# M Coupe: Kumho Ecsta disintegrated on highway - bought Yokohama ES100 's to replace



## TR6 (Aug 23, 2004)

My wife was driving the M Coupe home on the freeway Friday night and she called me and told me she had a flat on the right front while doing about 65 mph. It had Kumho Ecsta tires front and rear. Front had about 10K miles on them and rear had about 3K miles. I quickly drove to her location and was shocked to find that the entire road-contact surface of the tire all the way around had separated from both the inner and outer sidewalls. In other words, the complete ring of tread surface was flopping loose ALL the way around the wheel. Like a cigar band. The car was sitting on just the two sidewalls which were still firmly beaded to the wheel. Most bizarre thing I've ever seen. Luckily, no damage to the car or even the wheel! I can't think of what caused this and she swears she didn't run over anything. Its like someone went 360 degrees around the tire on both the inner and outer side with a can opener. 

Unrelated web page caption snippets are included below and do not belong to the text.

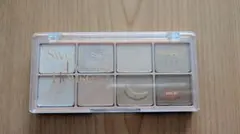 Sweet Dream House アイシャドウパレット[オーツバナナ]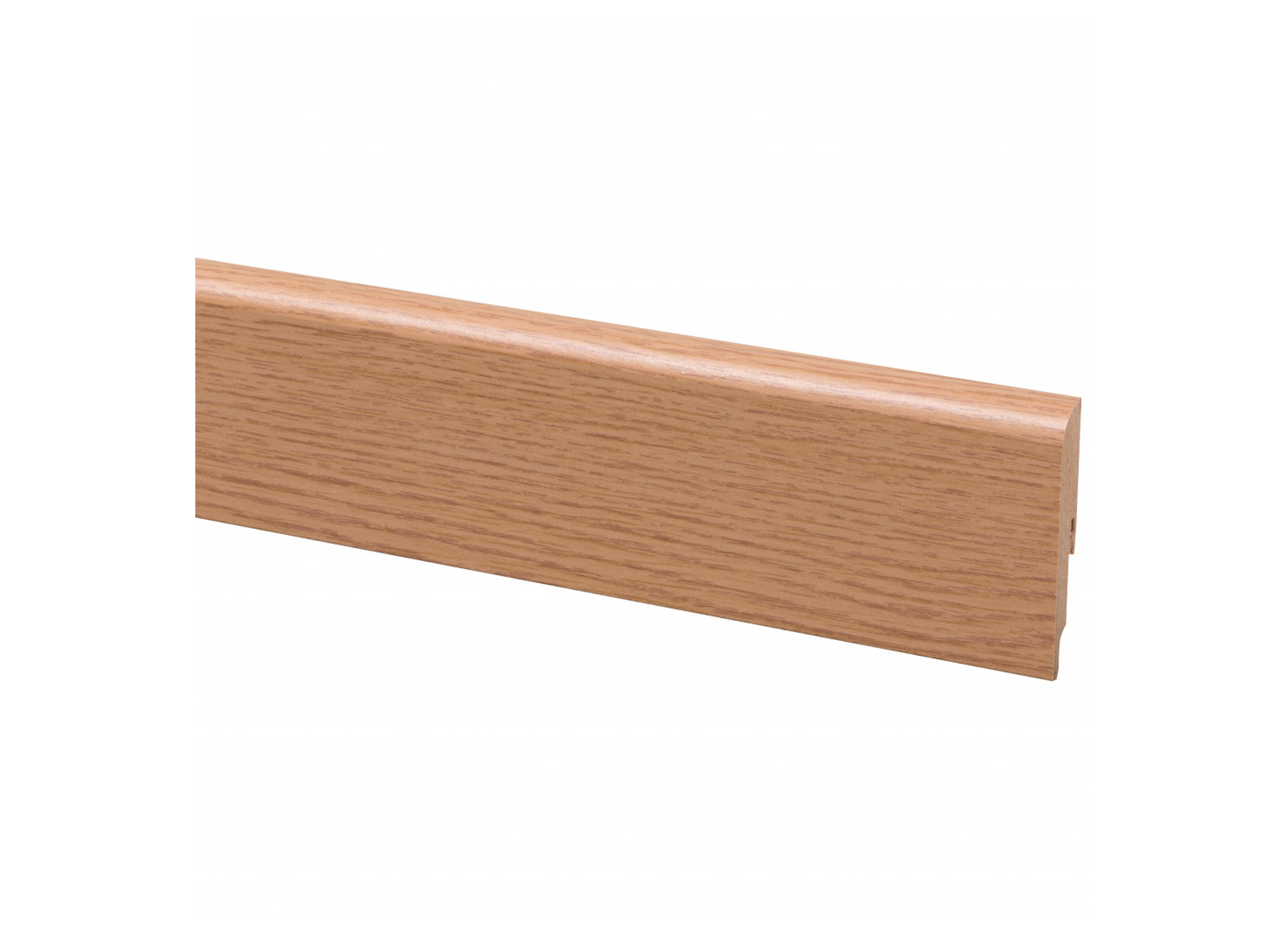 CANDO PLINTHE MURALE MODELE HP1258 58X12MM L=240CM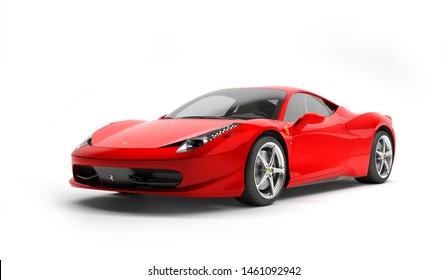 Ferrari Images, Stock Photos & Vectors | Shutterstock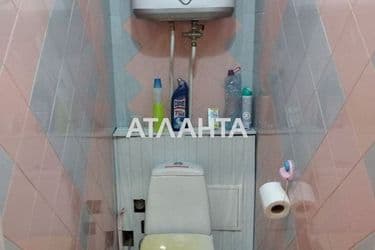 Многокомнатная квартира по адресу Артиллерийский 2-й пер. (площадь 74,8 м²) - Atlanta.ua - фото 34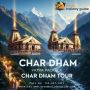 Plan Your Char Dham Yatra – Best Char Dham Tour Packages at 
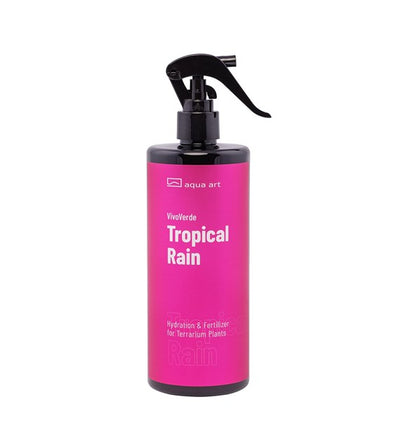 VivoVerde Tropischer Regen 500 ml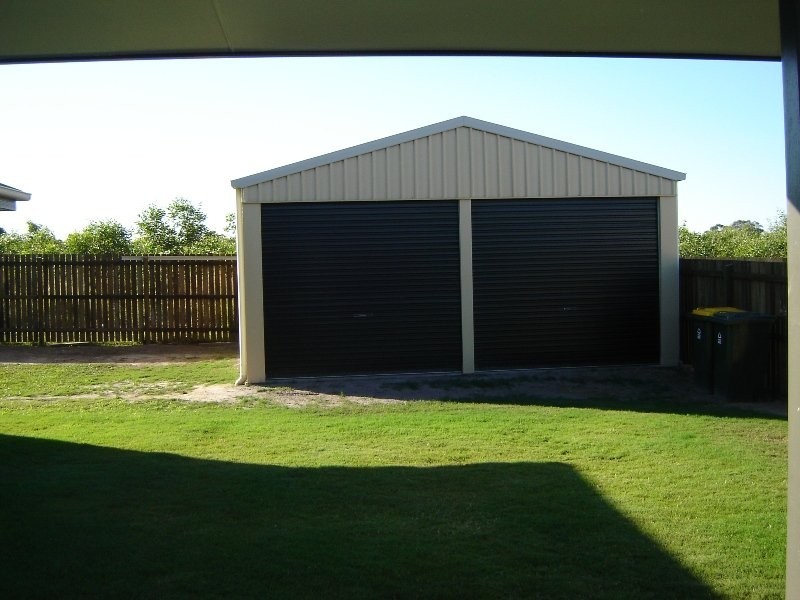 10 Kauri Place, Tinana QLD 4650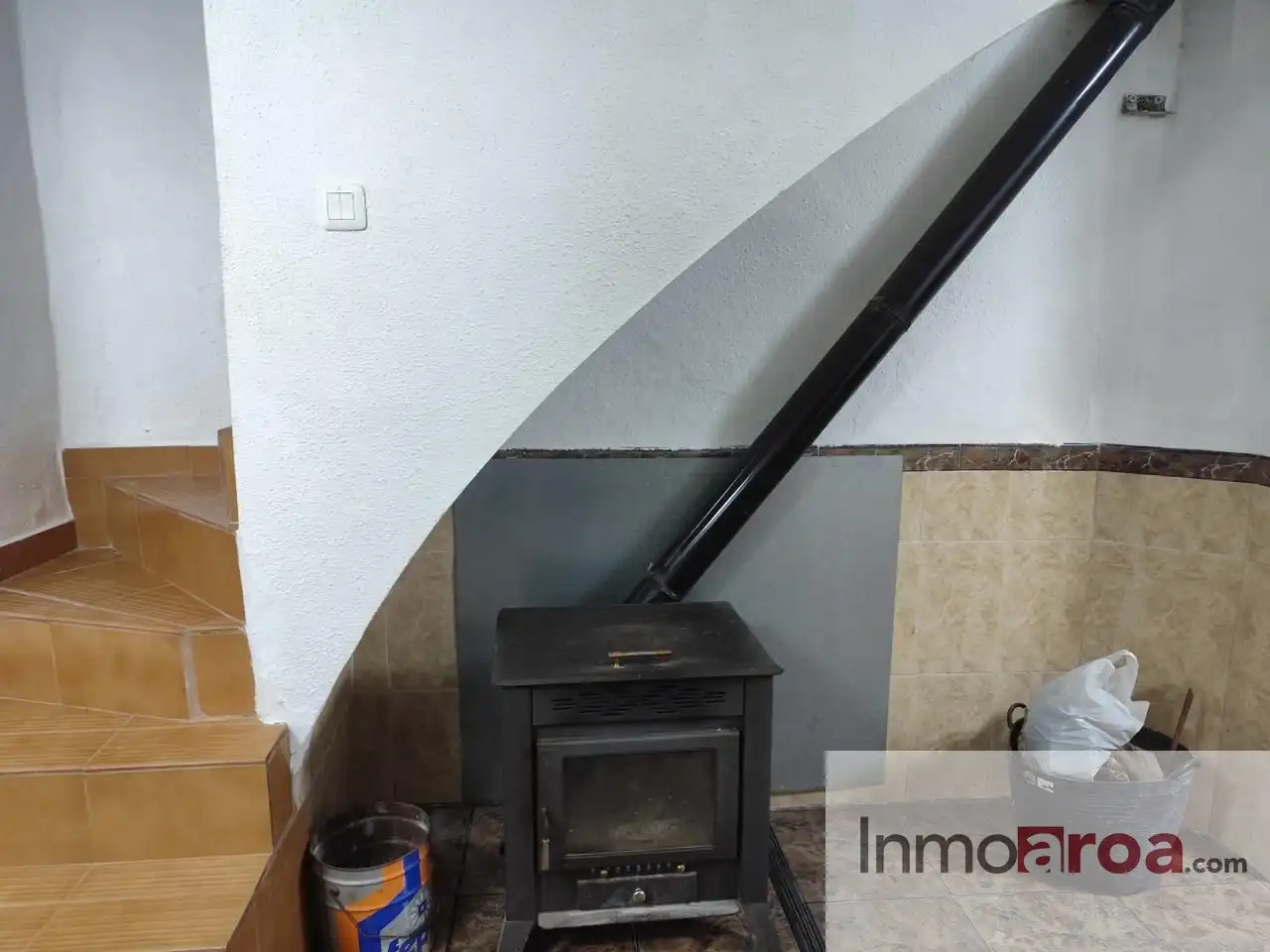 Casa o chalet en venta en Gátova con Terraza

So I have replaced all 4 tires with Yokohama ES100 's from Discount Tire. They actually gave me a $70 trade in on the two rear tires since they were almost new. I don't know what went wrong with the Kumho's, but I didn't trust them after this episode. Has anyone else experienced any similar problems?


----------



## mtbscott (Jul 16, 2003)

I bought my Kumho Ecsta MX's after numerous recommendations at a local Porsche club Auto X. Three other E46 M3's had them, the Mustang Cobra next to me in line had them, many Miata's, etc. I've had mine now for about 8K miles with no problems.


----------